> **Stored records**
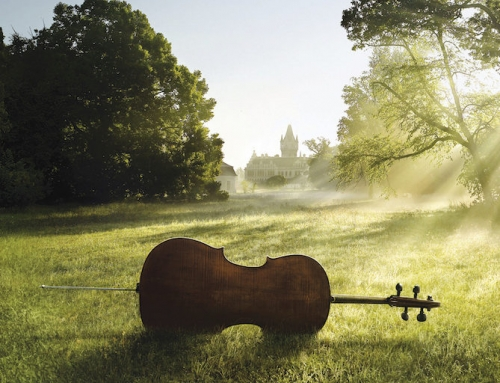 Finding Purpose and Growth as an Adult Amateur Cellist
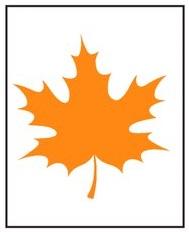 Оранжевый лист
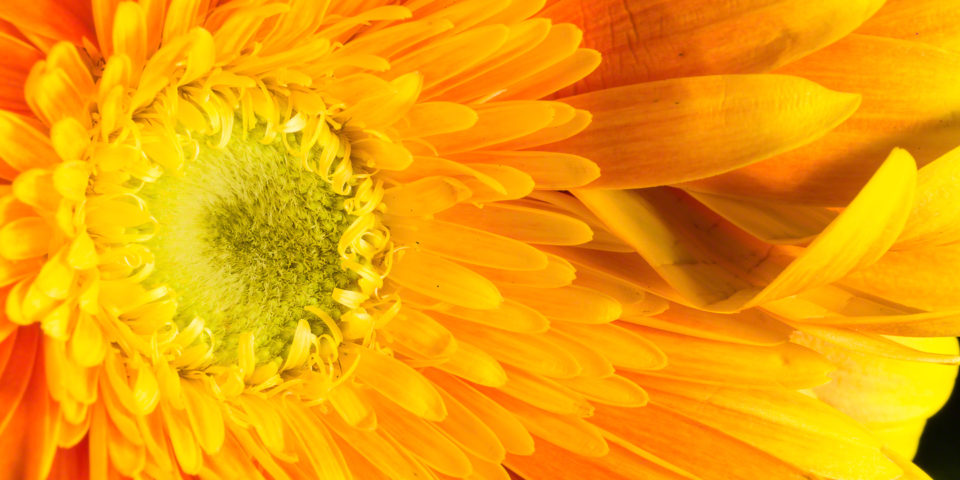 Macro Photography - Flower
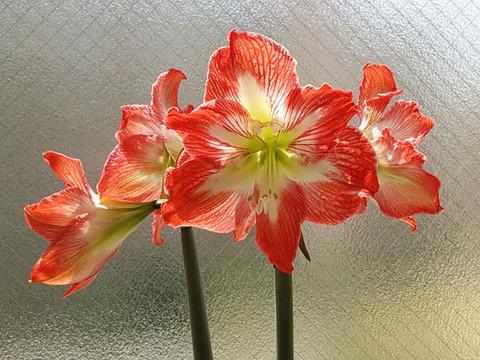 アマリリス ミネルバが開花中 0002
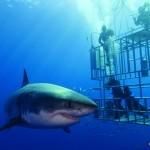 Nautilus-Explorer-Guadalupe_GreatWhiteCage_2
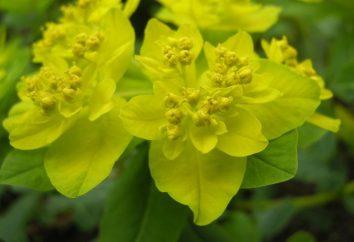 Euphorbia colore – una composizione giardino accento luminoso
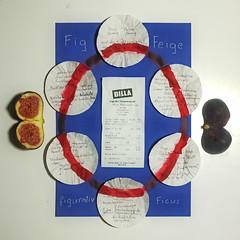 """""""an apple a day keeps the doctor away - An ENSO (Japanese: circle) a Day ..."""" 7. Oktober 2014: Brainstorming Blue Fruits: Figs - Blue + Red = Violet ~ Feigen - Rot + Blau = Violett Farbe der Balance, des Feminismus - sagt der Hausverstand beim Narrenturm"""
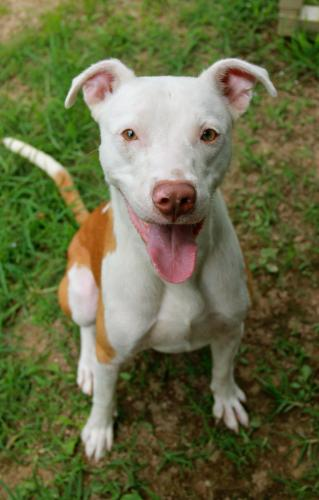 Conner, an adopted Pit Bull Terrier Mix in Rossville, TN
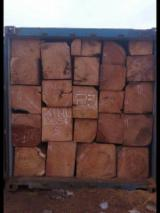 Tropical Wood  Logs - Doussie square logs from Ghana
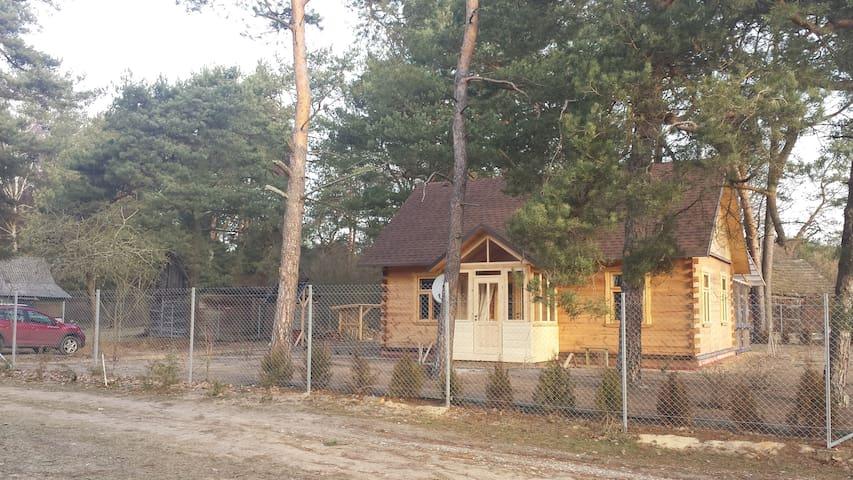 """Шале/дом  """"Василёк""""сдается для загородного отдыха - Ciuchiničy - Apartment"""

> **EXERCISE REQUIREMENTS**
Output each entry above word for word. The pictures stay out.

> **TASK ANSWER**
 Finding Purpose and Growth as an Adult Amateur Cellist
 Оранжевый лист
 Macro Photography - Flower
 アマリリス ミネルバが開花中 0002
 Nautilus-Explorer-Guadalupe_GreatWhiteCage_2
 Euphorbia colore – una composizione giardino accento luminoso
 """""""an apple a day keeps the doctor away - An ENSO (Japanese: circle) a Day ..."""" 7. Oktober 2014: Brainstorming Blue Fruits: Figs - Blue + Red = Violet ~ Feigen - Rot + Blau = Violett Farbe der Balance, des Feminismus - sagt der Hausverstand beim Narrenturm"""
 Conner, an adopted Pit Bull Terrier Mix in Rossville, TN
 Tropical Wood  Logs - Doussie square logs from Ghana
 """Шале/дом  """"Василёк""""сдается для загородного отдыха - Ciuchiničy - Apartment"""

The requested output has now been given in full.